Supplied records:
____

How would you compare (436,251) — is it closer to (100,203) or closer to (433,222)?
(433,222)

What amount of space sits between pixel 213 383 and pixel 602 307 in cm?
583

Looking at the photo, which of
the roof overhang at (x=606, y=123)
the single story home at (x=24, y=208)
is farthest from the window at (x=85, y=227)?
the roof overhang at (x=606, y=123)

____

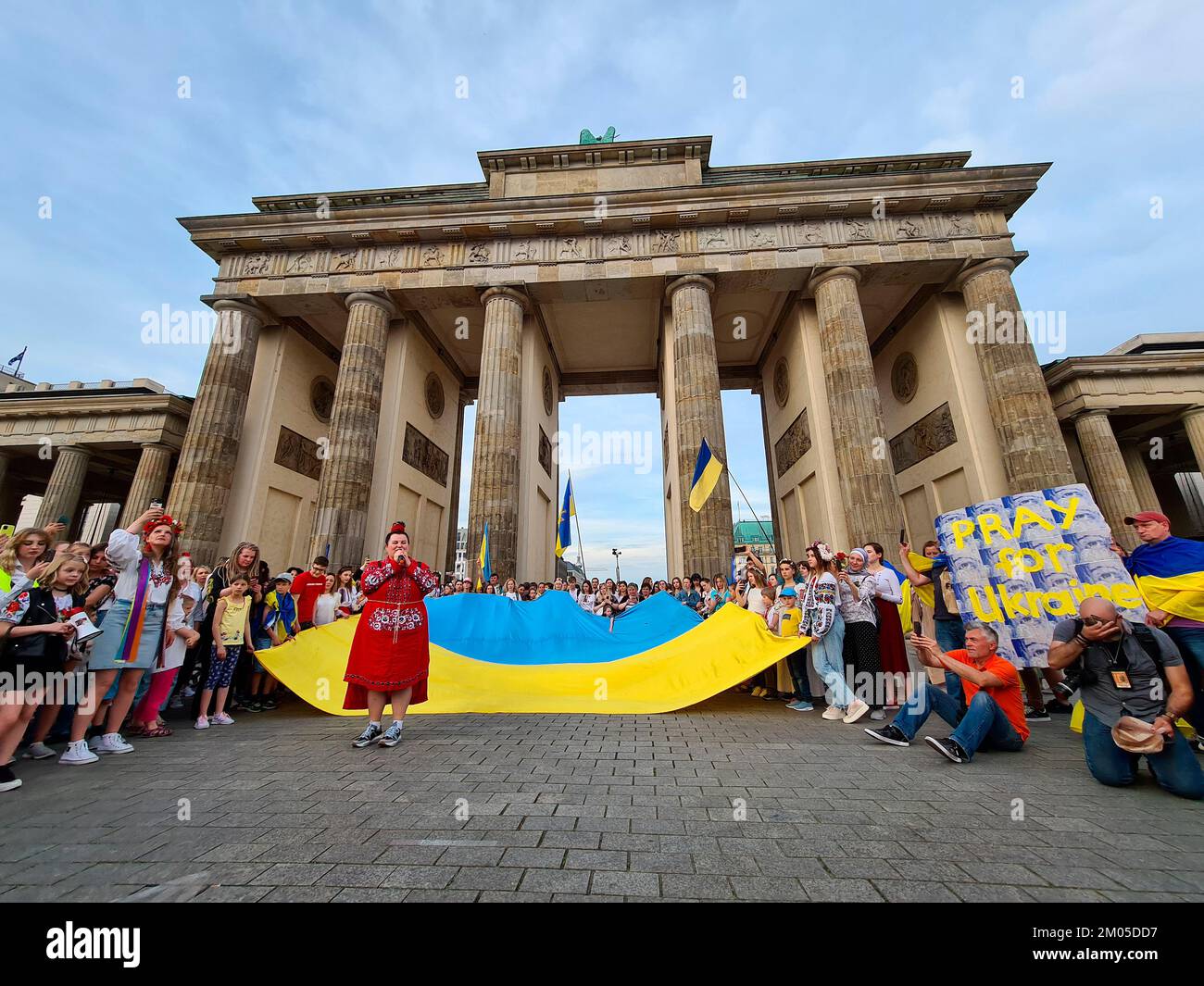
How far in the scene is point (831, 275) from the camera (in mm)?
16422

____

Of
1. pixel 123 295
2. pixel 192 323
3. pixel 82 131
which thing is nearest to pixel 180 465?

____

Written problem: Copy out every line in the listing above that contains the word "which", and treat uppercase and lowercase letters as different.

Written solution:
Looking at the photo, which of
which thing is nearest to pixel 180 465?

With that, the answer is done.